Process Mining - Multiple Case file Input

Hi,

I tried uploading our source data in multiple chunks say i have 3 case_raw files with data. Now I need to upload all three files into single custom process app. All the 3 case file data should get appended in single case_raw file. When i checked uploading into Dev data of process app, the case file is getting overwritten with data. is it possible or is there any other way to get all 3 file data in single case_raw file (append with next file data and not getting overwritten).

Hey @srijanani.kj ,

Thanks for reaching out. Yes, this is possible, hereā€™s a guide to describe how to do this: Process Mining - Merging event logs

This documentation helped us in merging multiple event logs.

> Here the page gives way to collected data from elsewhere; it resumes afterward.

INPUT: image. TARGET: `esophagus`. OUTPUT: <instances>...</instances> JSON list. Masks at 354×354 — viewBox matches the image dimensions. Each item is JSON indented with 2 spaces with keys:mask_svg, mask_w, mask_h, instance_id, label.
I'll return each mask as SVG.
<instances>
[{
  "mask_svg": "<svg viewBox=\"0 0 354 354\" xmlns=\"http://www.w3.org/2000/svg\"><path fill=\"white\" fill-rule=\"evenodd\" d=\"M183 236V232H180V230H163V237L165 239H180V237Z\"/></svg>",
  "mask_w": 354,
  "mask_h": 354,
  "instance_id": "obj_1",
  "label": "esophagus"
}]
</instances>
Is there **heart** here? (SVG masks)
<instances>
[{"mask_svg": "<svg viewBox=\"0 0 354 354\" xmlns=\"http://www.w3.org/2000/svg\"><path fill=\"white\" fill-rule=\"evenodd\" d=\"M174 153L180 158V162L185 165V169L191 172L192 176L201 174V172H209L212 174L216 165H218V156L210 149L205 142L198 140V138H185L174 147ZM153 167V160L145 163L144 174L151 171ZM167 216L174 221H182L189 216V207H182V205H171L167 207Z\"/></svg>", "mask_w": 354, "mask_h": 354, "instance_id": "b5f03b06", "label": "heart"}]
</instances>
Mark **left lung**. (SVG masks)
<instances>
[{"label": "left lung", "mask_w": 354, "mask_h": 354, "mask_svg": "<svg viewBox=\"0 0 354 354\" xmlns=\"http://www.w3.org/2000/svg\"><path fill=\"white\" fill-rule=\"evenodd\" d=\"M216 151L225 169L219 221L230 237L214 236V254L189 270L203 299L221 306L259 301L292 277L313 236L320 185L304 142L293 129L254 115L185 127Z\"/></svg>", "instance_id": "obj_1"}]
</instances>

My use case scenario has multiple case raw files. In which each case files has 10000 records and 3 such case files have to be merged into single case raw file inside process mining custom app.

The same approach as described for event_logs can also be used for merging together multiple case_raw files. All files will have to get a different name, like Cases_raw1, Cases_raw2, cases_raw3.

The SQL for the Cases_raw file then would look like this.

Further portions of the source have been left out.